Problem details
Extract all of the entries and give them again, word for word.

[Records from a collection]
= = = = = = =
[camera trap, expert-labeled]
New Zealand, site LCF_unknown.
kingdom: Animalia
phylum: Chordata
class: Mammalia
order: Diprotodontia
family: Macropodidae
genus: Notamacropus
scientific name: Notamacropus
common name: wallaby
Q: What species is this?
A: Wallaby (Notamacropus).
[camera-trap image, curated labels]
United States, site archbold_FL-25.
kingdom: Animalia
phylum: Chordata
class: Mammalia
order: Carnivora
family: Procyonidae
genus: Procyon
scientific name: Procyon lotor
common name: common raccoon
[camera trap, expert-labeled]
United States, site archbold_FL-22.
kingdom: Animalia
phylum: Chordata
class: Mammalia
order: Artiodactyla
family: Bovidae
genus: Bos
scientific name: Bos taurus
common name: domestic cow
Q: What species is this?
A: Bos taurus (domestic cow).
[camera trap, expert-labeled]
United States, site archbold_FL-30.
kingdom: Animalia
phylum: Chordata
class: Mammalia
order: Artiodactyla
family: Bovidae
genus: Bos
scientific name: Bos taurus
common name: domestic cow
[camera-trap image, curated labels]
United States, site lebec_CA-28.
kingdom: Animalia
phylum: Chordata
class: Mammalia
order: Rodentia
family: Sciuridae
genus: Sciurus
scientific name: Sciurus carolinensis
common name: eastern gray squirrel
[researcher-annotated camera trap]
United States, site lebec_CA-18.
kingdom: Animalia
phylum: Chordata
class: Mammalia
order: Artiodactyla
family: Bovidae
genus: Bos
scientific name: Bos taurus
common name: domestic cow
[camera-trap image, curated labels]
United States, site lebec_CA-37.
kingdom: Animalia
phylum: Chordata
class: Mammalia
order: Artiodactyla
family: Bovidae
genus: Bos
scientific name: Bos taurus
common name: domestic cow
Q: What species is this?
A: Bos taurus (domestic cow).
= = = = = = =
Result of this exercise
[camera trap, expert-labeled]
New Zealand, site LCF_unknown.
kingdom: Animalia
phylum: Chordata
class: Mammalia
order: Diprotodontia
family: Macropodidae
genus: Notamacropus
scientific name: Notamacropus
common name: wallaby
Q: What species is this?
A: Wallaby (Notamacropus).
[camera-trap image, curated labels]
United States, site archbold_FL-25.
kingdom: Animalia
phylum: Chordata
class: Mammalia
order: Carnivora
family: Procyonidae
genus: Procyon
scientific name: Procyon lotor
common name: common raccoon
[camera trap, expert-labeled]
United States, site archbold_FL-22.
kingdom: Animalia
phylum: Chordata
class: Mammalia
order: Artiodactyla
family: Bovidae
genus: Bos
scientific name: Bos taurus
common name: domestic cow
Q: What species is this?
A: Bos taurus (domestic cow).
[camera trap, expert-labeled]
United States, site archbold_FL-30.
kingdom: Animalia
phylum: Chordata
class: Mammalia
order: Artiodactyla
family: Bovidae
genus: Bos
scientific name: Bos taurus
common name: domestic cow
[camera-trap image, curated labels]
United States, site lebec_CA-28.
kingdom: Animalia
phylum: Chordata
class: Mammalia
order: Rodentia
family: Sciuridae
genus: Sciurus
scientific name: Sciurus carolinensis
common name: eastern gray squirrel
[researcher-annotated camera trap]
United States, site lebec_CA-18.
kingdom: Animalia
phylum: Chordata
class: Mammalia
order: Artiodactyla
family: Bovidae
genus: Bos
scientific name: Bos taurus
common name: domestic cow
[camera-trap image, curated labels]
United States, site lebec_CA-37.
kingdom: Animalia
phylum: Chordata
class: Mammalia
order: Artiodactyla
family: Bovidae
genus: Bos
scientific name: Bos taurus
common name: domestic cow
Q: What species is this?
A: Bos taurus (domestic cow).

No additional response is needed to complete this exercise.